The agenda spans the full sports media business: TV and digital rights, OTT and streaming, content distribution and archive, fan engagement and the technology layer beneath all of it, including production, data and increasingly AI. The conference programme sits alongside the exhibition and the structured business meetings, but the real centre of gravity is business development. SPORTEL is where rights cycles are discussed, where distributors scout content, and where technology suppliers position themselves with the buyers who matter.
SPORTEL runs over three days in a single venue, the Grimaldi Forum, which keeps the entire community in one place and makes the convention unusually conducive to deal-making. The format combines an exhibition floor, a conference programme of keynotes and panels, screening facilities, and a structured business-meeting system. The associated SPORTEL Awards, known since 2001 as the Georges Bertellotti Golden Podium Awards, celebrate excellence in sports photography and footage and are a long-standing fixture of the event's identity.

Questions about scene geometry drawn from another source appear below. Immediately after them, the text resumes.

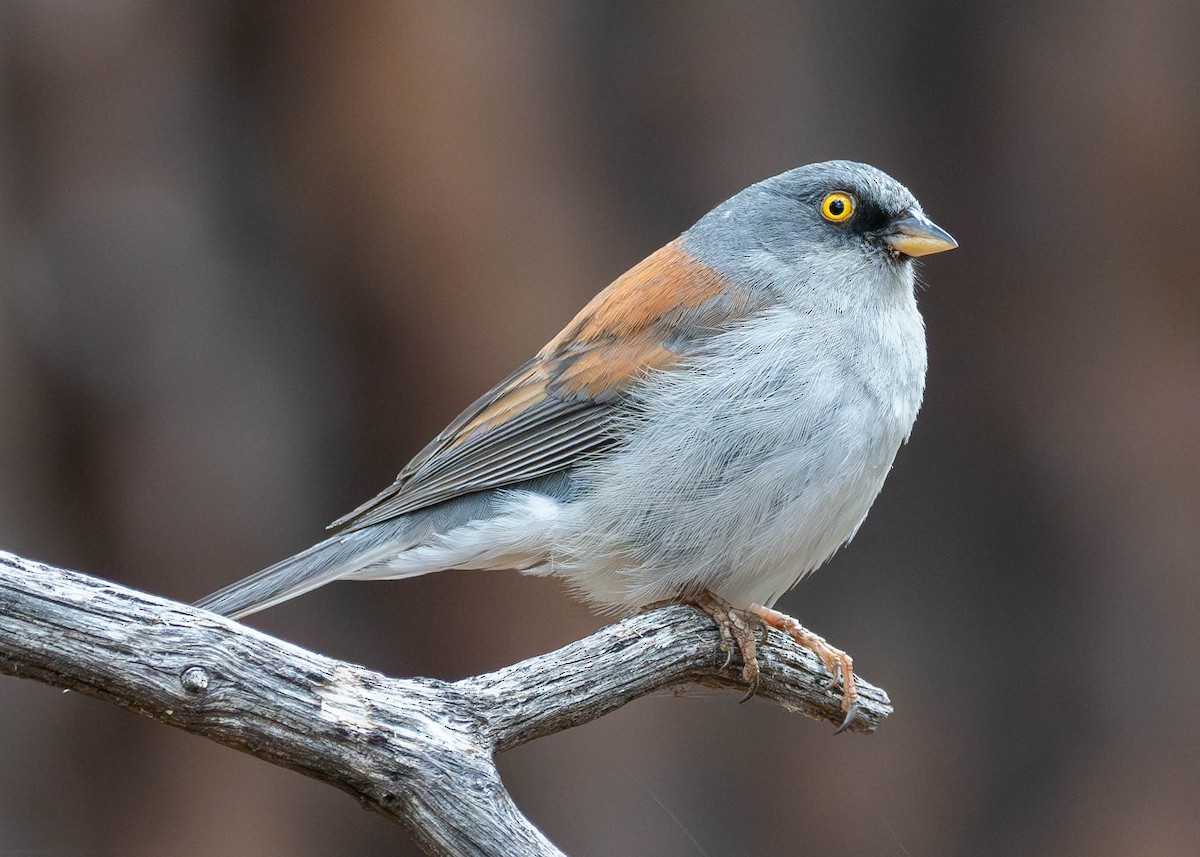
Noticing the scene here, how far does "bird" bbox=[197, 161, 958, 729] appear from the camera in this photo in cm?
310

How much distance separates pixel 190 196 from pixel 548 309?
5.64 feet

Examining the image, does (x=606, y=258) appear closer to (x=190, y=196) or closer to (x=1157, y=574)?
(x=190, y=196)

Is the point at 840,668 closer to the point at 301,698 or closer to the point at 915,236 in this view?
the point at 915,236

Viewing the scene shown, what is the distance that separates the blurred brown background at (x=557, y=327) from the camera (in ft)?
17.1

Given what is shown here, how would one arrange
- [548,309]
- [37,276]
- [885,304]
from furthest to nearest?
1. [548,309]
2. [37,276]
3. [885,304]

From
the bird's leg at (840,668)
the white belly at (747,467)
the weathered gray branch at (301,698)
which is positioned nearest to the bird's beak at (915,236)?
the white belly at (747,467)

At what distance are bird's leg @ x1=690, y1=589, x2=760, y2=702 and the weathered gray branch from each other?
0.62 meters

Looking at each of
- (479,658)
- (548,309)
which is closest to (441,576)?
(479,658)

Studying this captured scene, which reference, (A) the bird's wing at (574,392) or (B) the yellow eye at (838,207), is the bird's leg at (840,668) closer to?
(A) the bird's wing at (574,392)

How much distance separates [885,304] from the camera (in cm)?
341

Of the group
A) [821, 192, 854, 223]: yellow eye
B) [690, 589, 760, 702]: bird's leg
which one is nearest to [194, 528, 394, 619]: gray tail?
[690, 589, 760, 702]: bird's leg

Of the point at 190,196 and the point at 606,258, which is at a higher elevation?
the point at 190,196

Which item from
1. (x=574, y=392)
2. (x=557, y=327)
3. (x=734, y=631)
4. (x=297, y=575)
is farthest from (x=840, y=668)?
(x=557, y=327)

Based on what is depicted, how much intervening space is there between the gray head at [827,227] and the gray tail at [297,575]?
54.4 inches
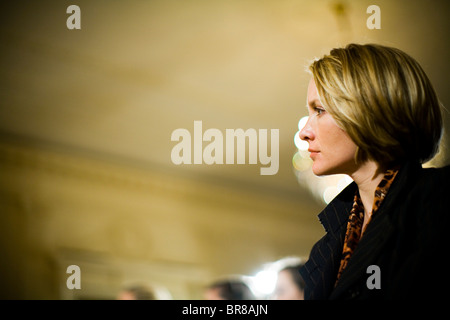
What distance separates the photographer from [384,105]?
81 cm

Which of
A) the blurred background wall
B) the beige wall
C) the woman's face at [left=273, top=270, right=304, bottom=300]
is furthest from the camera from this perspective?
the beige wall

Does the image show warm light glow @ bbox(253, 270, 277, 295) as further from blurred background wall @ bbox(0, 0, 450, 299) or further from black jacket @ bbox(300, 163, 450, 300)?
black jacket @ bbox(300, 163, 450, 300)

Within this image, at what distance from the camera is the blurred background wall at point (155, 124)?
3.15m

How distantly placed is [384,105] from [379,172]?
0.40 ft

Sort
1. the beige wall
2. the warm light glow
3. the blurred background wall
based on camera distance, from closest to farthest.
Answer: the blurred background wall → the warm light glow → the beige wall

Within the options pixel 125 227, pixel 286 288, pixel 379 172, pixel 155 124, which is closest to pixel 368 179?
pixel 379 172

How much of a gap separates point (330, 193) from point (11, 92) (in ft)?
8.24

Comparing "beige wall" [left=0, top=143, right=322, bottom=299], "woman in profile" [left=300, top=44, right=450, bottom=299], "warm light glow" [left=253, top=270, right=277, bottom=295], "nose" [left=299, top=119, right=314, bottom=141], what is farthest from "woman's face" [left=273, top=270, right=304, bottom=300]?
"beige wall" [left=0, top=143, right=322, bottom=299]

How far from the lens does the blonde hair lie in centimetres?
81

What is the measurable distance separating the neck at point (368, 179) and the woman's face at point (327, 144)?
0.02 m

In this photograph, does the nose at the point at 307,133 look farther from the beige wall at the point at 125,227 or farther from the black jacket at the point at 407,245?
the beige wall at the point at 125,227

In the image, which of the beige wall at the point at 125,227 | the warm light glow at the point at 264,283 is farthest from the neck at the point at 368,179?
the beige wall at the point at 125,227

SPORTEL falls in mid-to-late October, in the heart of the autumn sports media run. It is complementary to the broadcast technology shows: where IBC is a vast general technology exhibition and the SVG circuit is pure production engineering, SPORTEL is the rights and business convention. For the vertical it is the priority business and rights target, the place where the commercial decision-makers of sports media are most densely concentrated.
SPORTEL is the deal-making hub of sports media. Its compact, single-venue format over three days produces the kind of senior, face-to-face meetings that turn into contracts, and its mix of rights holders, broadcasters, distributors and technology vendors makes it the one event where the business and technology sides of the vertical meet at C-level. For anyone mapping the commercial structure of sports media, SPORTEL is the anchor.
| Founded | 1990 (first edition 2 November) |
| 2026 edition | 36th |
| Participants | ~2,000 from 70 countries |
| Companies | ~795 (155 newcomers in 2025) |
| C-level share | close to 50% |
| Awards | SPORTEL Awards / Georges Bertellotti Golden Podium Awards |
From 19 to 21 October 2026 at the Grimaldi Forum in Monaco.
Rights holders, broadcasters, distributors and technology vendors with sports media solutions to buy, sell or showcase.
Close to half of participants are C-level, which makes SPORTEL one of the most senior gatherings in sports media.
SPORTEL is a rights and media business convention, while IBC is a large broadcast technology exhibition. They serve different sides of the industry.
In 1990, by the Monegasque journalist Georges Bertellotti, under the patronage of the Monaco royal family.
Annual awards for sports photography and footage, known since 2001 as the Georges Bertellotti Golden Podium Awards.